How to complete this task: A complete, unaltered copy of the listing is needed. Write it out.

Data:
------------------------------------------------------------

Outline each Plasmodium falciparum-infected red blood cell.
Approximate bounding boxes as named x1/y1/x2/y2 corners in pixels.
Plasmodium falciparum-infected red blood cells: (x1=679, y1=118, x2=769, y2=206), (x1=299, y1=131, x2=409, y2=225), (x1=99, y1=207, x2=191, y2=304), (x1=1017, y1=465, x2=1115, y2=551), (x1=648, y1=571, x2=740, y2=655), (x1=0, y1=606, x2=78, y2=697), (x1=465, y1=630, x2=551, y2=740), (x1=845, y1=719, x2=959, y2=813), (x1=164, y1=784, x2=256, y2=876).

------------------------------------------------------------

Solution to the problem:
Outline each Plasmodium falciparum-infected red blood cell.
Approximate bounding boxes as named x1/y1/x2/y2 corners in pixels.
Plasmodium falciparum-infected red blood cells: (x1=679, y1=118, x2=769, y2=206), (x1=299, y1=131, x2=409, y2=225), (x1=99, y1=207, x2=191, y2=304), (x1=1017, y1=465, x2=1115, y2=551), (x1=648, y1=571, x2=740, y2=655), (x1=0, y1=606, x2=78, y2=697), (x1=465, y1=630, x2=551, y2=740), (x1=845, y1=719, x2=959, y2=813), (x1=164, y1=784, x2=256, y2=876).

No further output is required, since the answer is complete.